> _TEXTABSCHNITT_

Sehr geehrter Herr Präsident Sehr geehrte Damen und Herren Mit diesem Bericht unterbreiten wir Ihnen den Entwurf zu einer Änderung des Bundesgesetzes vom 18. Dezember 1987 über das Internationale Privatrecht.

Gleichzeitig erhält der Bundesrat Gelegenheit zur Stellungnahme.

Die Kommission beantragt, dem beiliegenden Entwurf zuzustimmen.

17. Februar 2006

Im Namen der Kommission Der Präsident: Daniel Vischer

2006-0698

4677

Übersicht Ein Urteil des Bundesgerichts vom Mai 2001 (Urteil in der Rechtssache Fomento, BGE 127 III 279) hat im schweizerischen Recht der internationalen Schiedsgerichtsbarkeit Unsicherheit hervorgerufen. Gemäss der darin enthaltenen Auslegung könnte eine Partei, die einer schiedsgerichtlichen Streitbeilegung in der Schweiz wirksam zugestimmt hat, diese Streitbeilegung lähmen, indem sie ihrem Widersacher zuvorkommt mit der Einreichung einer gerichtlichen Klage im Ausland vor dem Schiedsverfahren.

> _BEREITGESTELLTE DATEN_
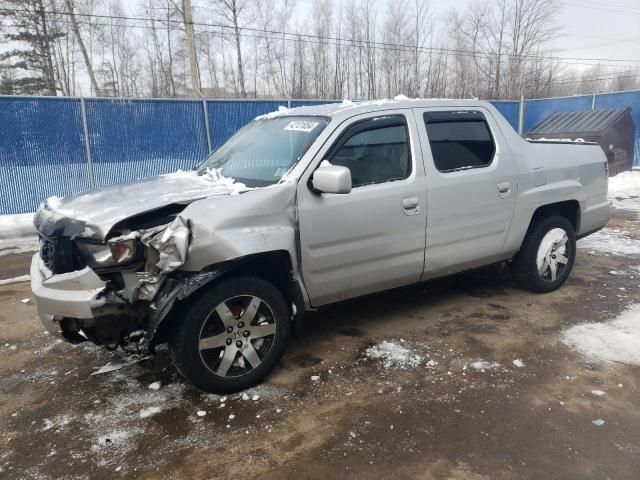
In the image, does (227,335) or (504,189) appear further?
(504,189)

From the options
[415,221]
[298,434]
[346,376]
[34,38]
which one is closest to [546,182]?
[415,221]

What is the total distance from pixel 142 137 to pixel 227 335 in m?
8.19

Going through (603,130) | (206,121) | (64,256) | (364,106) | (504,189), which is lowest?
(64,256)

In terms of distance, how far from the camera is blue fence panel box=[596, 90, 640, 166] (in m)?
13.6

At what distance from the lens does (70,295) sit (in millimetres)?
2867

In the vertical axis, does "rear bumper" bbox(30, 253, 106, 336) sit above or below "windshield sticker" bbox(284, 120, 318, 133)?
below

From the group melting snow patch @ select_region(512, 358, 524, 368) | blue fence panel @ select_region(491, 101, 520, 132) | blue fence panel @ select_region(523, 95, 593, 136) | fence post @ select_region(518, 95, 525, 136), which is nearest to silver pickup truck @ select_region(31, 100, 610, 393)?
melting snow patch @ select_region(512, 358, 524, 368)

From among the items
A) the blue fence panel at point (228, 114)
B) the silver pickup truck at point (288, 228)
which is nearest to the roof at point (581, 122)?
the blue fence panel at point (228, 114)

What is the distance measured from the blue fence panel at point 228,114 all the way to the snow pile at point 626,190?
25.1 ft

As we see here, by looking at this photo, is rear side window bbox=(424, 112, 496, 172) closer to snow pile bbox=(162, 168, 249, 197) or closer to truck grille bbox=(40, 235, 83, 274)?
snow pile bbox=(162, 168, 249, 197)

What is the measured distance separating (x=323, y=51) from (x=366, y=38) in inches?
117

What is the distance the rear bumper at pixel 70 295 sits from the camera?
9.29ft

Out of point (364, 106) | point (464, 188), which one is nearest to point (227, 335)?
point (364, 106)

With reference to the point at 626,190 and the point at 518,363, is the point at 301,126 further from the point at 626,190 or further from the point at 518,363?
the point at 626,190
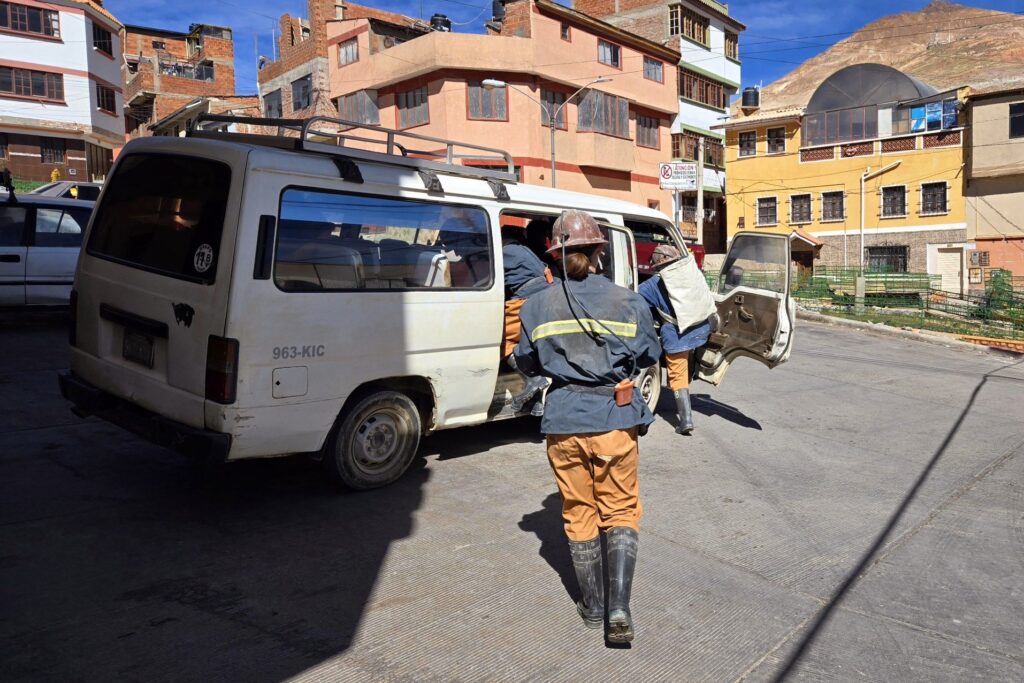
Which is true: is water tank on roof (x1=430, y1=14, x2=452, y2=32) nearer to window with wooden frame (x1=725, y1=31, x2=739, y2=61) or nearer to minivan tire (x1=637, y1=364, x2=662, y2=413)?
window with wooden frame (x1=725, y1=31, x2=739, y2=61)

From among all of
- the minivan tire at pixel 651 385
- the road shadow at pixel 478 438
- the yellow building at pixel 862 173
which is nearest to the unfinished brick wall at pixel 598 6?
the yellow building at pixel 862 173

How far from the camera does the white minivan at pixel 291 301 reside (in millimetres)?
4367

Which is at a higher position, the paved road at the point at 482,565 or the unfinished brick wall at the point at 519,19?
the unfinished brick wall at the point at 519,19

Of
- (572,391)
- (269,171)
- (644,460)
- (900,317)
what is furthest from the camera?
(900,317)

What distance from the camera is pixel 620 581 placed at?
339 centimetres

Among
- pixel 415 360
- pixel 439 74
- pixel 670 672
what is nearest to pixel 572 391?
pixel 670 672

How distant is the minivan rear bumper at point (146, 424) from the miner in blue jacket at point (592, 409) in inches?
75.3

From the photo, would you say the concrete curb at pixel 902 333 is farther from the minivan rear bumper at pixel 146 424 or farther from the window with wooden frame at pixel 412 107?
the window with wooden frame at pixel 412 107

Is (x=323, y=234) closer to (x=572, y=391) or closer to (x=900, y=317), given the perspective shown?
(x=572, y=391)

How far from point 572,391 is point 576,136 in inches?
1212

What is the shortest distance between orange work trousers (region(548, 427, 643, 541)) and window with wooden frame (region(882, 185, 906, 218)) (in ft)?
126

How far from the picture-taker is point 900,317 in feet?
61.0

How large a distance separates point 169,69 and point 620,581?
57.5 m

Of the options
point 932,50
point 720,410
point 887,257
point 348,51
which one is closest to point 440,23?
point 348,51
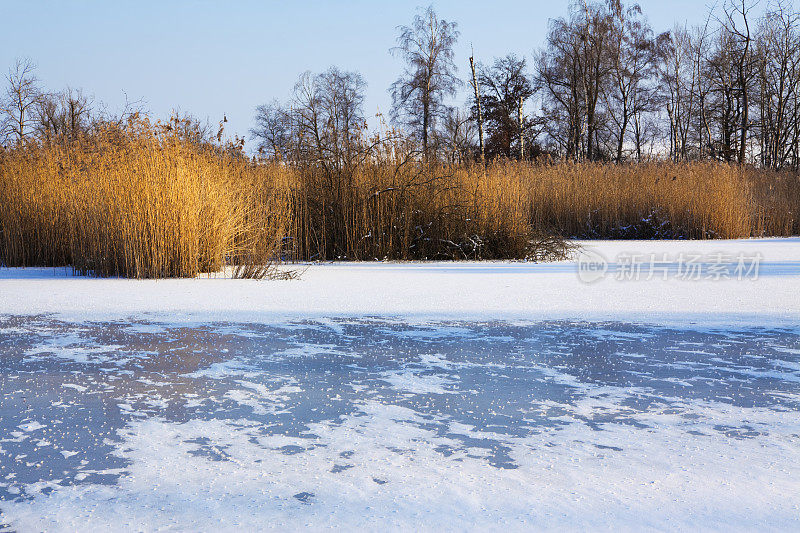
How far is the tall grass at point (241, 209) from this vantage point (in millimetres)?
6656

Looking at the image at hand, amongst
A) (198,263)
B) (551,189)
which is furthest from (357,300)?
(551,189)

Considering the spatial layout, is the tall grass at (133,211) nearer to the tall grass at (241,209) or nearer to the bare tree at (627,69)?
the tall grass at (241,209)

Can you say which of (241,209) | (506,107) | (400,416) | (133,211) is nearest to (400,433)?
(400,416)

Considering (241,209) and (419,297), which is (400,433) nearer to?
(419,297)

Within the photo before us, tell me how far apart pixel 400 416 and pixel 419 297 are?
2.95m

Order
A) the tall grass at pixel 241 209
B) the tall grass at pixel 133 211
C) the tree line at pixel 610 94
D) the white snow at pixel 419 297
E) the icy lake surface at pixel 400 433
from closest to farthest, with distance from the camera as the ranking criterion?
the icy lake surface at pixel 400 433 → the white snow at pixel 419 297 → the tall grass at pixel 133 211 → the tall grass at pixel 241 209 → the tree line at pixel 610 94

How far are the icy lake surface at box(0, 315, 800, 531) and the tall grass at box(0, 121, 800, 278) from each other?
10.7 ft

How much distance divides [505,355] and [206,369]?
3.91 ft

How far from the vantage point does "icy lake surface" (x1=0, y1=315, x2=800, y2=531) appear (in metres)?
1.51

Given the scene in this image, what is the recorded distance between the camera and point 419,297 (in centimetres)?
514

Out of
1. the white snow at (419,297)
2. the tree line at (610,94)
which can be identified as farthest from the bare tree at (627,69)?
the white snow at (419,297)

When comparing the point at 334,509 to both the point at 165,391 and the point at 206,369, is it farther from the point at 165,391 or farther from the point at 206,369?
the point at 206,369

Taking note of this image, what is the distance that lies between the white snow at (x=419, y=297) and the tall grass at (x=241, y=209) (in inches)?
18.5

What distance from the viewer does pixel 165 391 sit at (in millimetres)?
2504
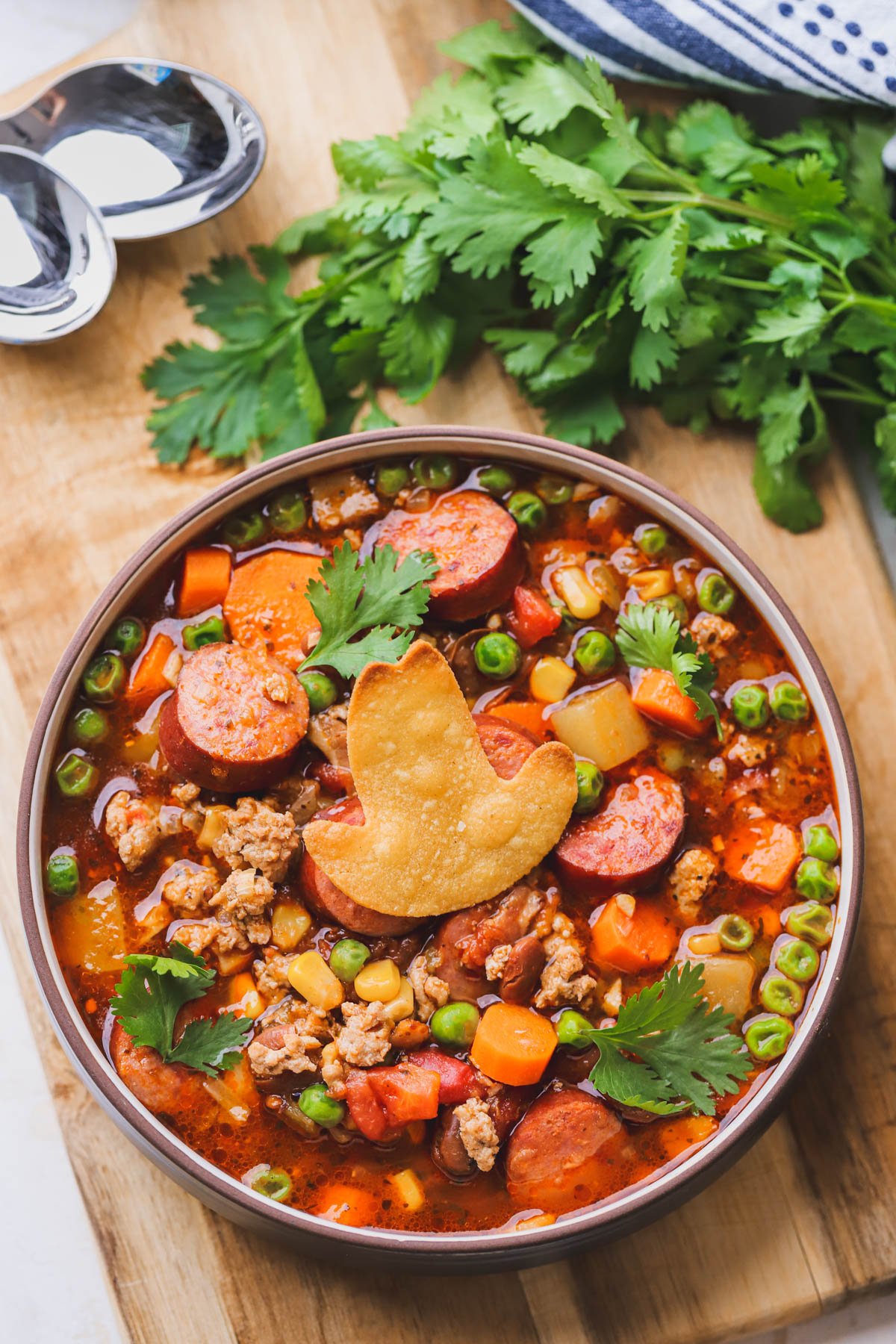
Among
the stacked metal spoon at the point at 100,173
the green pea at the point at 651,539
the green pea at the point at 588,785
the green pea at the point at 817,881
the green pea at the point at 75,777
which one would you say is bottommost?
the green pea at the point at 817,881

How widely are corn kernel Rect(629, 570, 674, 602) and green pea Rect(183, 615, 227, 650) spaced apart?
1146 mm

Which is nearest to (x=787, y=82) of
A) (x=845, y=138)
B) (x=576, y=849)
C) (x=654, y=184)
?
(x=845, y=138)

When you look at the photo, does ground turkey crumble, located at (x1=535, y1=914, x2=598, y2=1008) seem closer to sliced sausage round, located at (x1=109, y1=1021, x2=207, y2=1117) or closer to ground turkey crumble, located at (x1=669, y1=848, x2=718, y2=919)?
ground turkey crumble, located at (x1=669, y1=848, x2=718, y2=919)

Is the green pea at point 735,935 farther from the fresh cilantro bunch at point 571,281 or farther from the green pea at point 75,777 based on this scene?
the green pea at point 75,777

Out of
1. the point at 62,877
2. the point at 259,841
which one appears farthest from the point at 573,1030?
the point at 62,877

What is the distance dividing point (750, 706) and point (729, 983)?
738mm

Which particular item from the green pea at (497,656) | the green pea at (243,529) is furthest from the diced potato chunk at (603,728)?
the green pea at (243,529)

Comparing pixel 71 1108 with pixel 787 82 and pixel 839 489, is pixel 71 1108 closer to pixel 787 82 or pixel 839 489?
pixel 839 489

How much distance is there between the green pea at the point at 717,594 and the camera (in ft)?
11.2

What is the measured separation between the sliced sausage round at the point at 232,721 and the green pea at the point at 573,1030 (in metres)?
0.98

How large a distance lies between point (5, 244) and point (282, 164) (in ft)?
2.87

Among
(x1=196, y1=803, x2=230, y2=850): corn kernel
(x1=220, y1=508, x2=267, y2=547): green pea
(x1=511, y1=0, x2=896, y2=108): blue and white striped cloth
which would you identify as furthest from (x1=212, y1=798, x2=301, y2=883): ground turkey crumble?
(x1=511, y1=0, x2=896, y2=108): blue and white striped cloth

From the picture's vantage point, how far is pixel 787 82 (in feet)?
11.8

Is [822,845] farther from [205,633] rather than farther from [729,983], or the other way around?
[205,633]
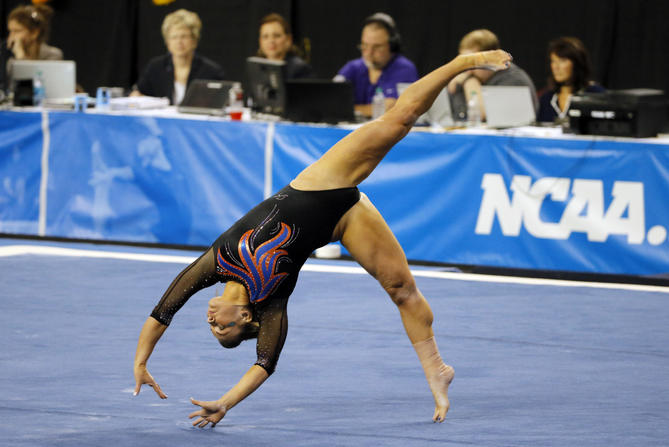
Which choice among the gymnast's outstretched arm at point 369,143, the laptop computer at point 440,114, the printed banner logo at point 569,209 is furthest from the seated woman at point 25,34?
the gymnast's outstretched arm at point 369,143

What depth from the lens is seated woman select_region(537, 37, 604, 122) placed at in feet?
25.1

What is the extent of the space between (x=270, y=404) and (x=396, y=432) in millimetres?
631

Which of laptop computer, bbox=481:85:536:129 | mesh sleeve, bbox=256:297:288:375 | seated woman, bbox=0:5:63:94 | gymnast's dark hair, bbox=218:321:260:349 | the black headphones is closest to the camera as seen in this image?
mesh sleeve, bbox=256:297:288:375

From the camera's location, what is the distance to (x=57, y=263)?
24.3ft

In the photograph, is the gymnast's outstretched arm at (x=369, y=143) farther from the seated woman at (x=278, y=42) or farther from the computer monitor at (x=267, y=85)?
the seated woman at (x=278, y=42)

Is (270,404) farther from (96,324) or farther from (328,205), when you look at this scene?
(96,324)

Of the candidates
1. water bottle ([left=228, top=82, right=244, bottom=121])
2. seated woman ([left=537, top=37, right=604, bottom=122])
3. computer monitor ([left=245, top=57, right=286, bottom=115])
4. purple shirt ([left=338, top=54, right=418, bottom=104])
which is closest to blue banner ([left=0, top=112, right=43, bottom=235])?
water bottle ([left=228, top=82, right=244, bottom=121])

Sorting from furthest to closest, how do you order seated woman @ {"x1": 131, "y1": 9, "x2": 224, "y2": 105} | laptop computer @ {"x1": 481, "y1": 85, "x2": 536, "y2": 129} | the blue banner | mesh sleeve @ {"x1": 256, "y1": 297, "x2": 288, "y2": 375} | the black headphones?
seated woman @ {"x1": 131, "y1": 9, "x2": 224, "y2": 105}, the black headphones, the blue banner, laptop computer @ {"x1": 481, "y1": 85, "x2": 536, "y2": 129}, mesh sleeve @ {"x1": 256, "y1": 297, "x2": 288, "y2": 375}

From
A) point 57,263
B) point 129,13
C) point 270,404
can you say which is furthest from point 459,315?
point 129,13

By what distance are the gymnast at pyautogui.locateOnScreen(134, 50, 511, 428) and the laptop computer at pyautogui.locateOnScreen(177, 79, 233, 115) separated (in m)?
3.65

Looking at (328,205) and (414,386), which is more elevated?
(328,205)

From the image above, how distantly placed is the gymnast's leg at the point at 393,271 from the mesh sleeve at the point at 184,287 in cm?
53

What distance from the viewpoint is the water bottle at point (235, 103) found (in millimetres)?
7902

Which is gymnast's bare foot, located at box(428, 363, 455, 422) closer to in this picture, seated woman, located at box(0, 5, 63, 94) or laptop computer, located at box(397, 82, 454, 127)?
laptop computer, located at box(397, 82, 454, 127)
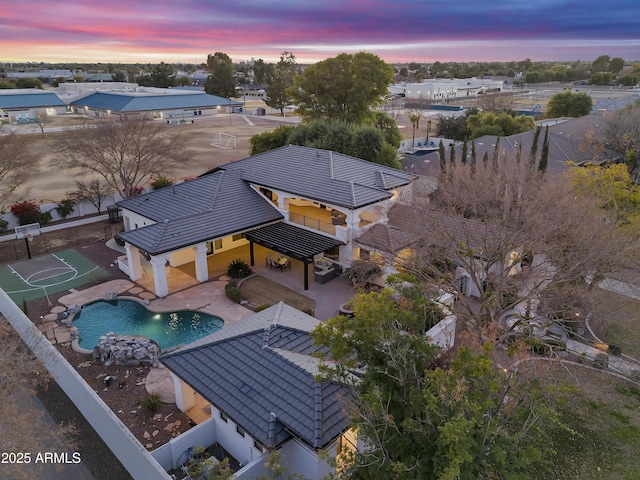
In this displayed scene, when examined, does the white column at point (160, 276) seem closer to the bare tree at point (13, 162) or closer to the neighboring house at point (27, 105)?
the bare tree at point (13, 162)

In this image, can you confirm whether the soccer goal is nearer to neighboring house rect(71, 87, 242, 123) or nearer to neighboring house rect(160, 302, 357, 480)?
neighboring house rect(71, 87, 242, 123)

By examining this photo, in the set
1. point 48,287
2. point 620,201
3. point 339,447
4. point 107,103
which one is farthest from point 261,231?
point 107,103

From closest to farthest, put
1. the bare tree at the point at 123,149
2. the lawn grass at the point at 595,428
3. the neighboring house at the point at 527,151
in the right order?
1. the lawn grass at the point at 595,428
2. the bare tree at the point at 123,149
3. the neighboring house at the point at 527,151

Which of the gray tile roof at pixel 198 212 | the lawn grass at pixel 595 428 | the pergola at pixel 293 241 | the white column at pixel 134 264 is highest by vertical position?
the gray tile roof at pixel 198 212

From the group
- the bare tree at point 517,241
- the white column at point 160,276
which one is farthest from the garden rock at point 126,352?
the bare tree at point 517,241

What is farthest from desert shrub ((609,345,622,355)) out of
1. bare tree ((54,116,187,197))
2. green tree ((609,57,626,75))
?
green tree ((609,57,626,75))

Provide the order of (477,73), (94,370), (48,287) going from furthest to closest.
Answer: (477,73) → (48,287) → (94,370)

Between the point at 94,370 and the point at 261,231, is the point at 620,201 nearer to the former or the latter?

> _AUFGABENSTELLUNG_
Führen Sie sämtliche Datumsangaben auf, die im Textabschnitt zum Gesetzesentwurf über das Internationale Privatrecht genannt werden.

> _ANTWORTFELD_
- 18. Dezember 1987
- 17. Februar 2006
- Mai 2001